Whale talk JavaScript || (OR) solution

hello, everybody.
i have a question.
i have finished the exercise with a else…if statement but codecademy suggest to do it with an OR operator in the if condition.
i started doing it out of curiosity but i dont know ho to finish the condition.
would be really happy if someone has an explanation.

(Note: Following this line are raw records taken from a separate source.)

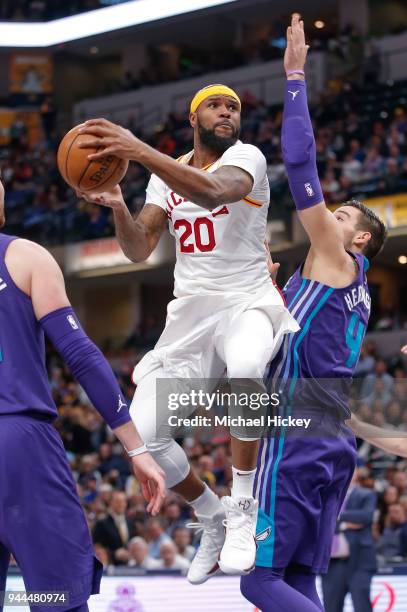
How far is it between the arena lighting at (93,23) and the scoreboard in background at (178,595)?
16464 millimetres

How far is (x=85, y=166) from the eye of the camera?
450 cm

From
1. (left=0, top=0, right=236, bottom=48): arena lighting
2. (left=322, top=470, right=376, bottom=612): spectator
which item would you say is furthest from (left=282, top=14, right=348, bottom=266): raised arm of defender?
(left=0, top=0, right=236, bottom=48): arena lighting

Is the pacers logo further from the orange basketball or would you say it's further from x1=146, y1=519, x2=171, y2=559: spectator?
x1=146, y1=519, x2=171, y2=559: spectator

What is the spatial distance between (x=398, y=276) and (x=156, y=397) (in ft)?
62.0

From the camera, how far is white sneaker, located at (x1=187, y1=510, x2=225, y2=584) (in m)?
5.44

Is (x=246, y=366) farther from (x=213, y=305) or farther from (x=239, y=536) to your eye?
(x=239, y=536)

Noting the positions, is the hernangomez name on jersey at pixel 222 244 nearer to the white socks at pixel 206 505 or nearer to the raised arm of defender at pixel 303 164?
the raised arm of defender at pixel 303 164

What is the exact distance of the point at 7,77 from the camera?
2991 centimetres

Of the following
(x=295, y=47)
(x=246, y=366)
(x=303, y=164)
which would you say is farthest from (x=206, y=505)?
(x=295, y=47)

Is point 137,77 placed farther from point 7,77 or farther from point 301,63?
point 301,63

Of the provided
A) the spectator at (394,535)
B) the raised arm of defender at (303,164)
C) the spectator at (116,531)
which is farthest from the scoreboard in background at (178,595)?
the raised arm of defender at (303,164)

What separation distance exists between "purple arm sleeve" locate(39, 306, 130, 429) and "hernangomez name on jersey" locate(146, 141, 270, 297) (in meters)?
1.49

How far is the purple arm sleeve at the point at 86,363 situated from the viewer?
3838 mm

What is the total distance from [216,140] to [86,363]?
1860 mm
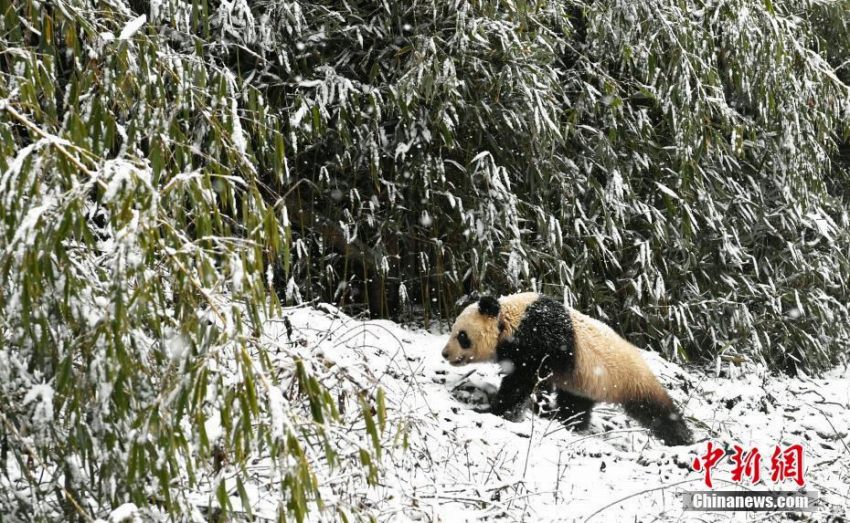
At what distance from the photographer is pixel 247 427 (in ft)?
6.53

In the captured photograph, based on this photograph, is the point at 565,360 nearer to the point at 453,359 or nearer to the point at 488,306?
the point at 488,306

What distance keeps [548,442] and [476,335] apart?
0.86 meters

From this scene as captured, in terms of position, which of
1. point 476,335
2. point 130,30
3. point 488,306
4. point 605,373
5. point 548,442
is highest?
point 130,30

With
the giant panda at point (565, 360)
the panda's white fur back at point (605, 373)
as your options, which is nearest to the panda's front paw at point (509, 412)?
the giant panda at point (565, 360)

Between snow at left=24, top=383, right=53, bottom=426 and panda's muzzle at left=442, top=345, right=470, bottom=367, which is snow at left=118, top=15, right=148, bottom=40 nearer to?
snow at left=24, top=383, right=53, bottom=426

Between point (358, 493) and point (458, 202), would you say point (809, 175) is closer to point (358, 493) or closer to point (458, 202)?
point (458, 202)

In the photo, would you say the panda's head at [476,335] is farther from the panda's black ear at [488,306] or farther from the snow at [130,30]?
the snow at [130,30]

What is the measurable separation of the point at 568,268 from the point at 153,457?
4100 mm

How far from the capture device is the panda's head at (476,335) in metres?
4.91

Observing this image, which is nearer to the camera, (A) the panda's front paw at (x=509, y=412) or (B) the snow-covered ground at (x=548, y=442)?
(B) the snow-covered ground at (x=548, y=442)

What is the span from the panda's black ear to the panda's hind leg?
60 cm

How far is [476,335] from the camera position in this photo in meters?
4.94

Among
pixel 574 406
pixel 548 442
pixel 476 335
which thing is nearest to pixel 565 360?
pixel 574 406

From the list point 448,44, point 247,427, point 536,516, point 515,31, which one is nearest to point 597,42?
point 515,31
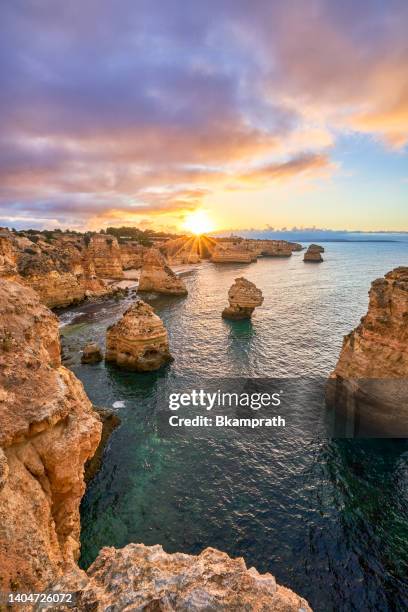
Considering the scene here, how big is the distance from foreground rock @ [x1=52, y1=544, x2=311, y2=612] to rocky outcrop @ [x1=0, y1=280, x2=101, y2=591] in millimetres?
1476

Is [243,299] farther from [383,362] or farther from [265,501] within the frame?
[265,501]

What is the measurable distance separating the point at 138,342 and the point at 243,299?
23933 millimetres

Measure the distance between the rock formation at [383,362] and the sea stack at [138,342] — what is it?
65.2 ft

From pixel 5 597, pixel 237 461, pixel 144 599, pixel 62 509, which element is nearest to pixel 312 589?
pixel 237 461

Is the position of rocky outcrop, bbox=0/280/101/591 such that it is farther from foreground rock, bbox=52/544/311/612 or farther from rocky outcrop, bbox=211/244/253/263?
rocky outcrop, bbox=211/244/253/263

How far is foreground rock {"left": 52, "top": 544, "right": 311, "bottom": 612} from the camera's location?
18.1ft

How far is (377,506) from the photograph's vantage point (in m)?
18.0

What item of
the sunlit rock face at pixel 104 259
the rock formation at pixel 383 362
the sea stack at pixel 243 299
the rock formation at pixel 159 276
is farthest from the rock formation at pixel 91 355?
the sunlit rock face at pixel 104 259

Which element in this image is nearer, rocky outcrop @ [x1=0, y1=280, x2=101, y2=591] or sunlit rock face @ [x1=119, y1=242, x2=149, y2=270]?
rocky outcrop @ [x1=0, y1=280, x2=101, y2=591]

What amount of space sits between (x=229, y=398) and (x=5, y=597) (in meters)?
25.0

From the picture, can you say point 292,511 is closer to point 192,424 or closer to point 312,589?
point 312,589

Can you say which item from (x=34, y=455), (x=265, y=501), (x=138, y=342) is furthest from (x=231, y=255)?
(x=34, y=455)

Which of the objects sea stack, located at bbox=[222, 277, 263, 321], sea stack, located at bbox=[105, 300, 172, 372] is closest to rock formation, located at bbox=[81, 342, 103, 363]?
sea stack, located at bbox=[105, 300, 172, 372]

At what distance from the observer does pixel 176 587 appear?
580 cm
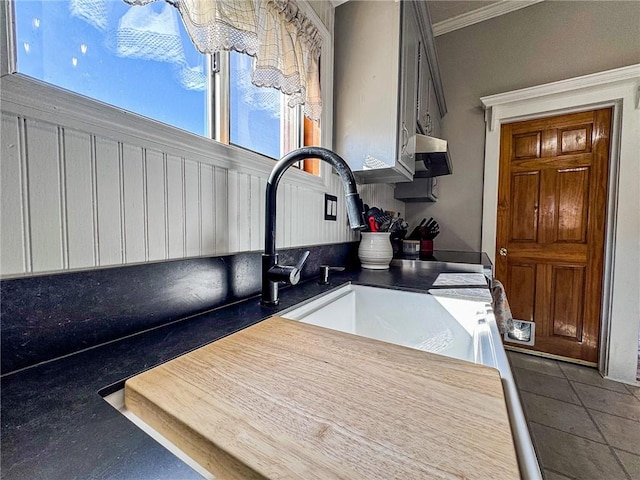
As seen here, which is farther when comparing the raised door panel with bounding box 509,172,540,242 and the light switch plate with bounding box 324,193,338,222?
the raised door panel with bounding box 509,172,540,242

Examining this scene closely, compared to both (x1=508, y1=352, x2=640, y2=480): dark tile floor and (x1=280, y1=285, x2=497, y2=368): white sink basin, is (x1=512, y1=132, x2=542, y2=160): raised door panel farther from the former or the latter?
(x1=280, y1=285, x2=497, y2=368): white sink basin

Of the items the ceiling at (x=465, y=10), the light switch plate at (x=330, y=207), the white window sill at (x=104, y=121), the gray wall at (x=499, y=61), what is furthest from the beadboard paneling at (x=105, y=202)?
the ceiling at (x=465, y=10)

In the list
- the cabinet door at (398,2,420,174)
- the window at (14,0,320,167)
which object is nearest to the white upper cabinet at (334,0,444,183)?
the cabinet door at (398,2,420,174)

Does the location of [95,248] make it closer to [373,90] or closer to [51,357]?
[51,357]

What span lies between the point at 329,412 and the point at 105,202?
536 mm

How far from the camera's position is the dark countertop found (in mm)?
231

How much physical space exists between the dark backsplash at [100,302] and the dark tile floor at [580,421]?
1.14 metres

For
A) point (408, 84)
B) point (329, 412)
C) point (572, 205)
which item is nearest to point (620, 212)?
point (572, 205)

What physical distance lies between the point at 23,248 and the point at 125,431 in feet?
1.12

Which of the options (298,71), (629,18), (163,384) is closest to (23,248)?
(163,384)

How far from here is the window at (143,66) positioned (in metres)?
0.47

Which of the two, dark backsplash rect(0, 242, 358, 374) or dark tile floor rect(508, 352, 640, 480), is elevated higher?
dark backsplash rect(0, 242, 358, 374)

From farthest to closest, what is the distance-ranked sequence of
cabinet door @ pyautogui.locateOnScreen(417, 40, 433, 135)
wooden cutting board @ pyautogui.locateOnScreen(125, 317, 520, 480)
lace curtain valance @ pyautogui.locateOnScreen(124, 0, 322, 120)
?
cabinet door @ pyautogui.locateOnScreen(417, 40, 433, 135) → lace curtain valance @ pyautogui.locateOnScreen(124, 0, 322, 120) → wooden cutting board @ pyautogui.locateOnScreen(125, 317, 520, 480)

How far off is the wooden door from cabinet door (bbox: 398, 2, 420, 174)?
55.2 inches
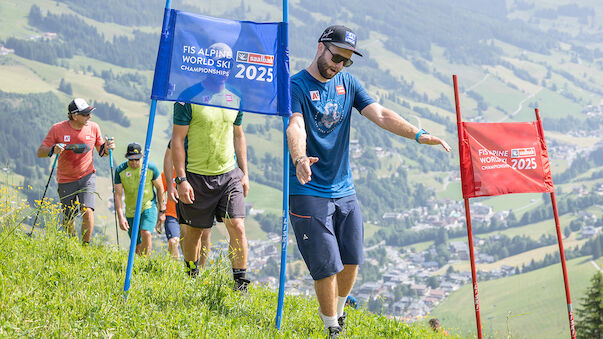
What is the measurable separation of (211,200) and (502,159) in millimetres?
4156

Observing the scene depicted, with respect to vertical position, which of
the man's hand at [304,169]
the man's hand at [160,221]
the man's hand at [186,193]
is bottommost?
the man's hand at [304,169]

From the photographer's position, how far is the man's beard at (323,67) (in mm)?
5582

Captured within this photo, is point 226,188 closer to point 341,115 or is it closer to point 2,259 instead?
point 341,115

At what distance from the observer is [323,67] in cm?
560

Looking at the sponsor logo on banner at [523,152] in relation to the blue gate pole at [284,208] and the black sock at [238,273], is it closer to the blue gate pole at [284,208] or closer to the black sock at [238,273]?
the black sock at [238,273]

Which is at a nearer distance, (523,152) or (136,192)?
(523,152)

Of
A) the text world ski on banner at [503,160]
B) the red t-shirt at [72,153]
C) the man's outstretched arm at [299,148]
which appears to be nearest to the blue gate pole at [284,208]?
the man's outstretched arm at [299,148]

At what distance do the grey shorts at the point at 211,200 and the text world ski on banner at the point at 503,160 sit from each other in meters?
3.15

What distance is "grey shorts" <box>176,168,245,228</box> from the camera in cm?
692

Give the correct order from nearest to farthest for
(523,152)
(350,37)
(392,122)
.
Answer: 1. (350,37)
2. (392,122)
3. (523,152)

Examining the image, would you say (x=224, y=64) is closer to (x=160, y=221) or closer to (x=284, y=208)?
(x=284, y=208)

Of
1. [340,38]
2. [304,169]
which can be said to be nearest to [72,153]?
[340,38]

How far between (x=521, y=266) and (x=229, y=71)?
170 metres

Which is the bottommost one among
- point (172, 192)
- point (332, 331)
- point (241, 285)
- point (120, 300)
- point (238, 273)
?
point (332, 331)
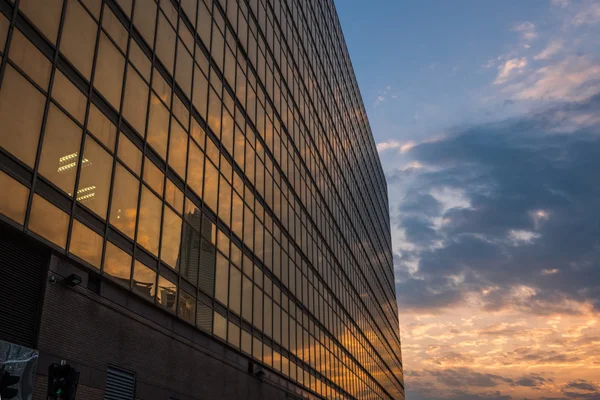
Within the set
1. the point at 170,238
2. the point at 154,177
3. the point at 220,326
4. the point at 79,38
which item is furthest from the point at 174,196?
the point at 79,38

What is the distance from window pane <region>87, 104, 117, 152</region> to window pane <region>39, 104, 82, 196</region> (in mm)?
941

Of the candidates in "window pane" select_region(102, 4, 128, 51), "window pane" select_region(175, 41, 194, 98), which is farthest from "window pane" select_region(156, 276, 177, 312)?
"window pane" select_region(175, 41, 194, 98)

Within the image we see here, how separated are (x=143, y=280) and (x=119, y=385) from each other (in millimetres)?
3888

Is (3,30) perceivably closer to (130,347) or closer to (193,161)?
(130,347)

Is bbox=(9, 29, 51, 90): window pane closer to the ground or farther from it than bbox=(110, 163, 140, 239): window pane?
farther from it

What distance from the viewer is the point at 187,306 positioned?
24.2m

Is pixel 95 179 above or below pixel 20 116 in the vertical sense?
below

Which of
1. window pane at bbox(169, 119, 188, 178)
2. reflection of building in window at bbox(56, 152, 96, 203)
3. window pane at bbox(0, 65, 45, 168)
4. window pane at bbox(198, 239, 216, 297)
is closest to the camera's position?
window pane at bbox(0, 65, 45, 168)

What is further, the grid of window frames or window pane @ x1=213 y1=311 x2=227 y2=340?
window pane @ x1=213 y1=311 x2=227 y2=340

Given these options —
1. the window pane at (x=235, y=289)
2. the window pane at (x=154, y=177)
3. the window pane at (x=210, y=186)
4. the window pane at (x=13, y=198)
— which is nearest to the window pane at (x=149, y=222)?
the window pane at (x=154, y=177)

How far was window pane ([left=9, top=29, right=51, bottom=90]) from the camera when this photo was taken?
53.9 ft

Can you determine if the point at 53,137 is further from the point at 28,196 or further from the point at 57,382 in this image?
the point at 57,382

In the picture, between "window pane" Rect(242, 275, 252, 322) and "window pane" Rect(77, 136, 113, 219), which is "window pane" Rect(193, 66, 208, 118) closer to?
"window pane" Rect(77, 136, 113, 219)

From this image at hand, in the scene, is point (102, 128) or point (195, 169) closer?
point (102, 128)
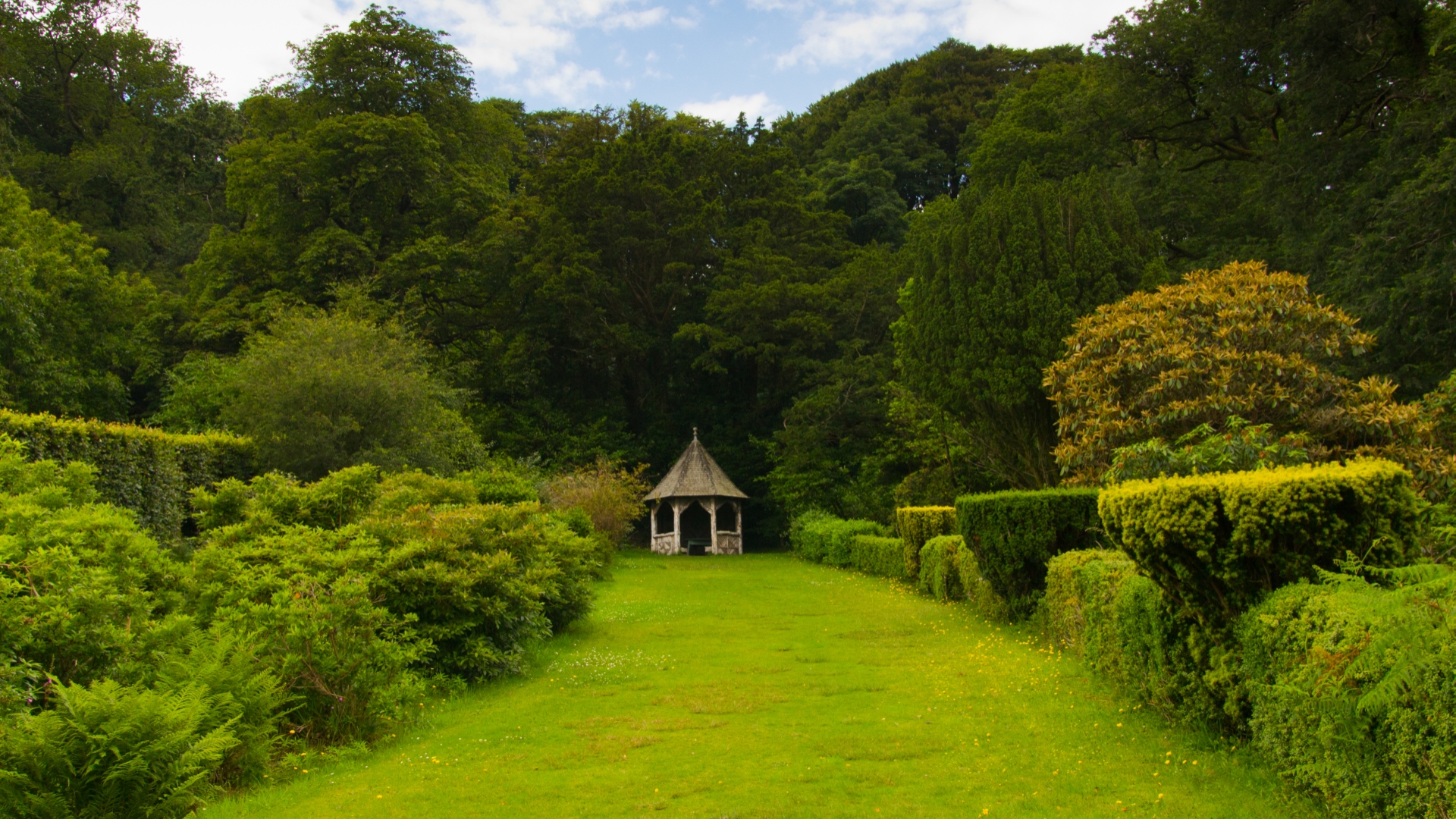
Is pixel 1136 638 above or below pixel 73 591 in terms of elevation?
below

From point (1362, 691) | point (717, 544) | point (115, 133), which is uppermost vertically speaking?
point (115, 133)

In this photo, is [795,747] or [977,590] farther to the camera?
[977,590]

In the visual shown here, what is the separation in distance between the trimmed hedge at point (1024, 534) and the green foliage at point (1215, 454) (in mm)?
623

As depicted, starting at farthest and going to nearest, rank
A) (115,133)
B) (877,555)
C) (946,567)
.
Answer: (115,133)
(877,555)
(946,567)

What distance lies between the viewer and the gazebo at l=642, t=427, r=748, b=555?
1315 inches

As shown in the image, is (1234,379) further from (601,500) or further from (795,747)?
(601,500)

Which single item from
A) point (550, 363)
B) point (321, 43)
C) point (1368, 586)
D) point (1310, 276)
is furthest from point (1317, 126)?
point (321, 43)

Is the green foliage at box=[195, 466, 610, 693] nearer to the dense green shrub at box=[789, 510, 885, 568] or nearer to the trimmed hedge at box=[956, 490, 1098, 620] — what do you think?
the trimmed hedge at box=[956, 490, 1098, 620]

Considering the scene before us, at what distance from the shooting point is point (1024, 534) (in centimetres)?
1098

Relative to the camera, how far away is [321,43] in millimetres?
34969

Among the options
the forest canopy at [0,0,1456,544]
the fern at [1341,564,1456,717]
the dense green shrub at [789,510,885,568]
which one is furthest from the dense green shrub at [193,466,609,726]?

const vowels =["a","e","i","o","u"];

const resultArray=[];

for(let i=0; i< input.length; i++){
  //console.log(input[i]);
 for( let j = 0; j < vowels.length; j++){
  // console.log(vowels[j])
  if(input[i]===vowels[j]){
   /* if( input[i]=== 'e'){
      resultArray.push('ee');
    }else if (input[i]=== 'u'){
      resultArray.push('uu')
      }else{
      resultArray.push(input[i]);
    }*/
    
    if(input[i]==='e'|| input[i] ==='u'){
  resultArray.push(input[i])
}else{
  resultArray.push(input[i])
}

  }
 }
}
console.log(resultArray.join('').toUpperCase());

Hello,

Since all vowels need to be on the array at least once you could do something else like this in your inner loop:

if (character is a vowel) {
  push the character to the result array
  if (the character is 'e' OR the character is 'u') {
    push the character to the result array again
  }
}

Obviously this isn’t working code, just trying to explain the logic of a possible solution. This would let you eliminate the else you currently have. A key part of this solution is to push the character you’re working with instead of hardcoding specific values. Once you know it’s a vowel, then you can use input[i] as the value to push.

I think this is the code block you are referring to? This is what I did and it works splendidly.

  if (input[i] === 'e' || input[i] === 'u') {
    resultArray.push(input[i]);
  }

yes, but i dont understand the logic. how are you telling the code to double this two vowels with the OR operator???

you don’t. There are two possible ways to go about this:

always add the vowel to resultArray, then check if vowel is e or u, if so, push the vowel again. This is the flow illustrated by @selectall:

 if (character is a vowel) {
  push the character to the result array
  if (the character is 'e' OR the character is 'u') {
    push the character to the result array again
  }
}

the other flow is to use if/else like you currently do:

if(input[i]==='e'|| input[i] ==='u'){
  resultArray.push(input[i])
} else {
  resultArray.push(input[i])
}

but then you would need to push twice within the if clause.